Assim como a mudança de estação, quando começa o inverno no Hemisfério Norte e o verão no Hemisfério Sul, o princípio do fim do mundo é quase imperceptível, dizem os arqueólogos do Museu Britânico especializados em civilizações perdidas. É como se fosse um dia igual aos outros, com a sutil diferença de que os nossos olhos se abrem para a hecatombe com os efeitos especiais da realidade.
O dia amanhece normalmente com algo no ar além dos aviões de carreira e os primeiros sinais do Apocalipse, segundo o calendário maia, surgem do mar. De onde já chegaram todas as forças do extermínio: no caso da América Central, os espanhóis; e, do Brasil, os portugueses.
No Paraná, o fim do mundo começa pela Ilha do Mel. Quando o primeiro raio do sol iluminar a Gruta das Encantadas, as tormentas do Atlântico Sul lançarão ondas gigantescas sobre as pousadas, barracas e edificações piratas, levando os robalos, badejos e garoupas a procurar abrigo nos esgotos e águas salobras. Em meio à falta de água potável, carência de alimentos e a rapina dos mercadores, a superlotação de turistas vai formar filas em torno da ilha, fazendo da fuga para o continente o caminho do túmulo em águas abissais.
"Cest le fin du monde!", dirá um engenheiro da Renault em férias!
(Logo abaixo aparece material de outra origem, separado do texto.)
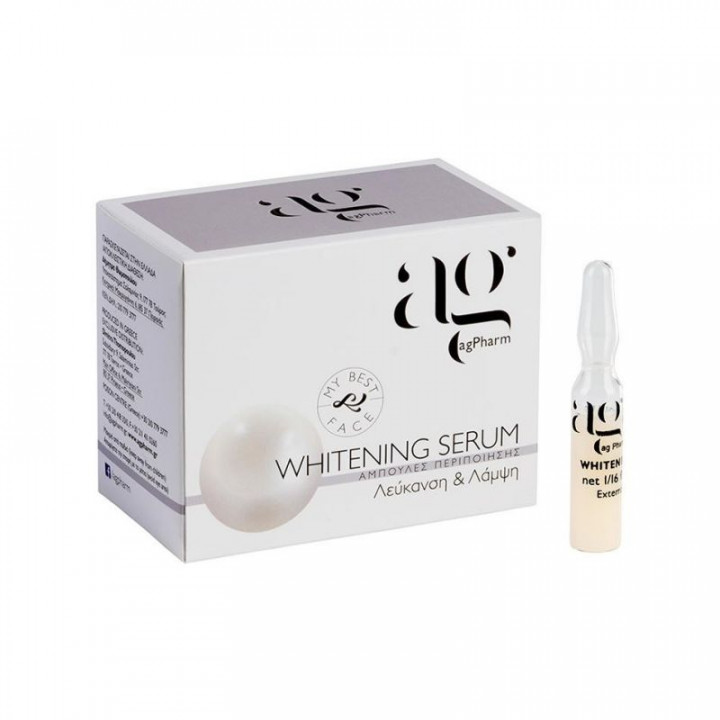 Ag Whitening Serum 2ml x1
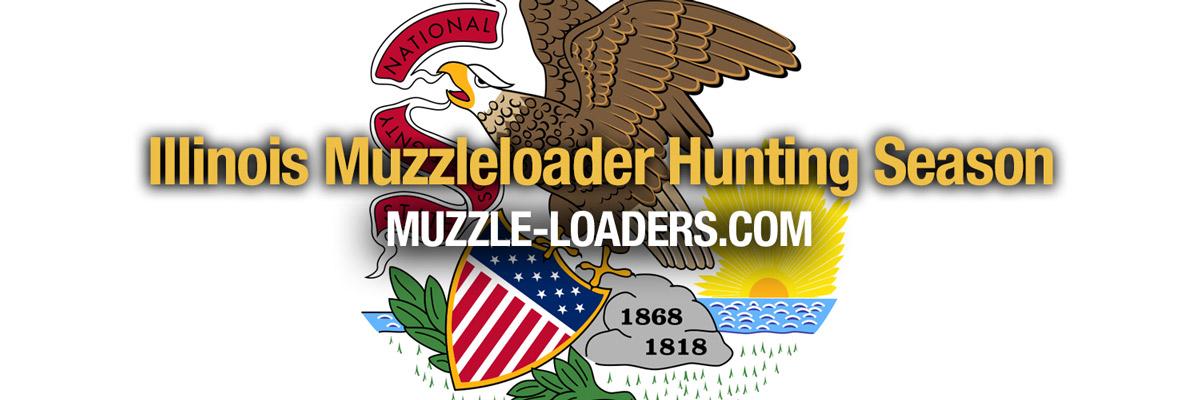 Illinois Muzzleloader Hunting Season | 2026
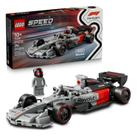 Lego Speed Champions Carro Audi Revolut F1 Team R26 - 77259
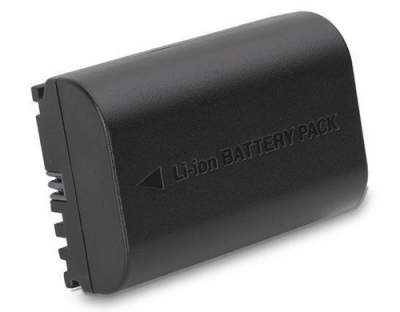 PATONA Akku LP-E6, 1300 mAh / 7.2V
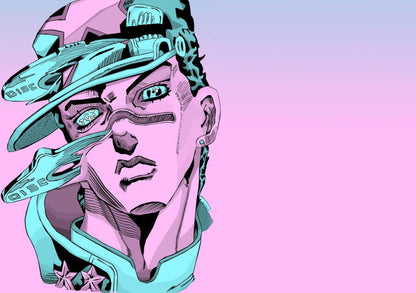 Jojo’s Bizarre Adventure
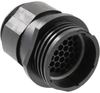 Cir Connector, 37Pos, Rcpt, Cable; Product Range Amp - Te Connectivity - 01Y1340 - Newark, An Avnet Company
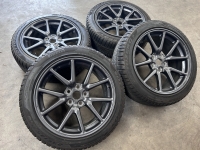 18 inch originele Aero velgen + winterbanden Tesla Model 3 1044261-00-A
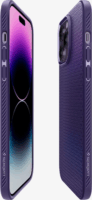 Spigen Liquid Air Apple iPhone14 Pro Telefon tok - Lila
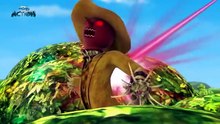 Vir The Robot Boy _ Robotic Kauwa Ne Kiya Vir Par Attack _ Vir Vs Villain Compilation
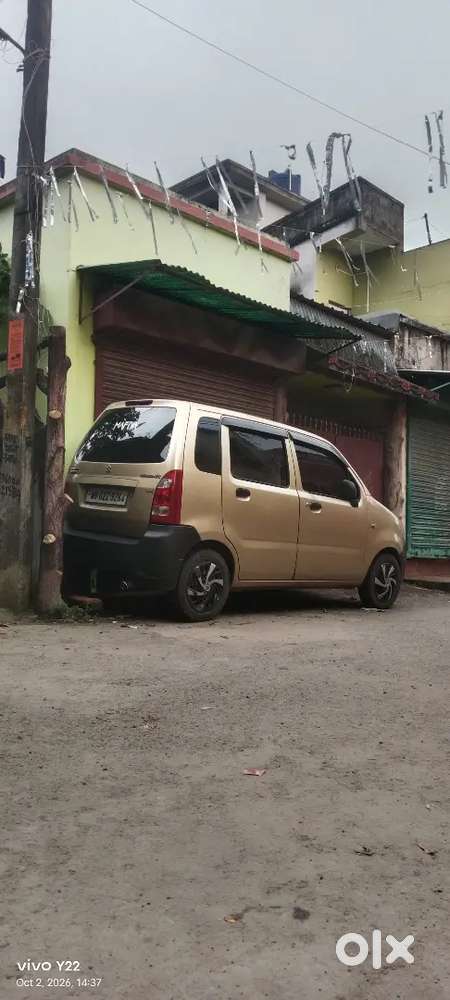 Maruti Suzuki Wagonr All Total Complete All Ok Condition New Batteries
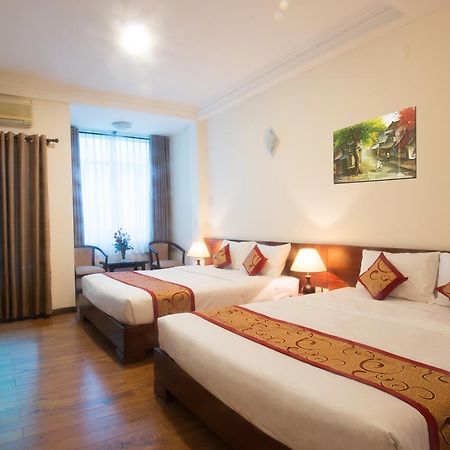Ngoc Minh Hotel Хошимін Екстер'єр фото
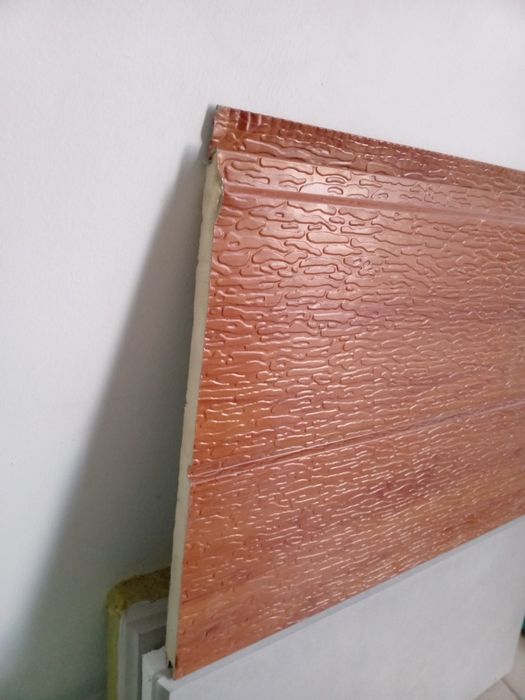 Сайдинг металлический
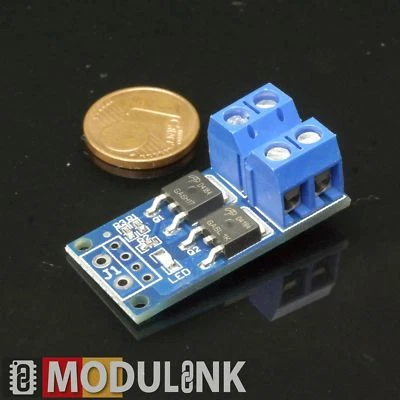 AOI4184 MOSFET NMOS 40V 50A Schalter Modul Relais Ersatz Arduino Raspberry Pi - Bild 1 von 4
Como sempre, nas praias do Litoral o cenário será de desolação. Junto com as correntes marítimas da Patagônia, a súbita proliferação de águas vivas faz com que as águas fervilhem de corpos gelatinosos com seus tentáculos bamboleantes, fazendo dos eventuais banhistas coadjuvantes de um filme de terror. De repente, uma tsunami se alevanta para arrastar as areias do fundo do mar em direção à orla, engolindo as franjas de Guaratuba, Caiobá e Matinhos, realizando a custo zero aquele tão almejado engordamento da faixa de areia dos balneários.
"Es el fin del mundo!", dirá o turista paraguaio!
Nuvens de moscas e mosquitos fazem o dia virar noite. Sem nenhuma segurança pública à vista, o breu é o valhacouto do crime. Casas e apartamentos são arrombados, sob as vistas da impunidade. Vizinho se torna predador de vizinho. As pessoas perdem o sentido de amizade, de gratidão, de solidariedade e salve-se quem puder nas filas e mais filas dos supermercados, açougues e padarias, onde hordas de veranistas famintos se atropelam em busca de suprimentos a preços vis.
Dos supermercados saqueados, estoques de frigoríficos são levados pelos abutres em revoada. Com a fedentina de peixes apodrecidos empesteando a maresia, o que sucede a seguir é aterrador: mulheres, crianças, anciões, enfermos, aleijados e animais perdidos perambulam entre os monturos de lixo, valetas entupidas e esgotos a céu aberto.
"Das Ende der Welt!", dirá o turista alemão a caminho de Foz do Iguaçu.
Nem as fervorosas orações ao Cristo de Guaratuba ajudam nesses momentos. Para a travessia no ferryboat calcula-se não menos de cinco horas e, de Caiobá a Praia de Leste, as filas de veículos triplicam o desespero de quem foge do Armageddon. Depois desse suplício, quando o automóvel se transforma numa prisão de frente para o mar, os abençoados a alcançar a via de escape para o Segundo Planalto ainda têm de pagar pedágios escorchantes ao velho Caronte, o barqueiro da mitologia grega que leva as almas das pessoas mortas à outra margem do rio de águas turbulentas que delimita o inferno.
Dias depois de subir a serra com milhares de caminhoneiros carregados de fúria, os sobreviventes clamarão aos céus: "Quosque tandem, Catilina, abutere patientia nostra?".
"É o fim da picada!", diria um turista mineiro.
"Todo verão é o mesmo fim do mundo!", irá dizer um paranaense ao acordar do pesadelo.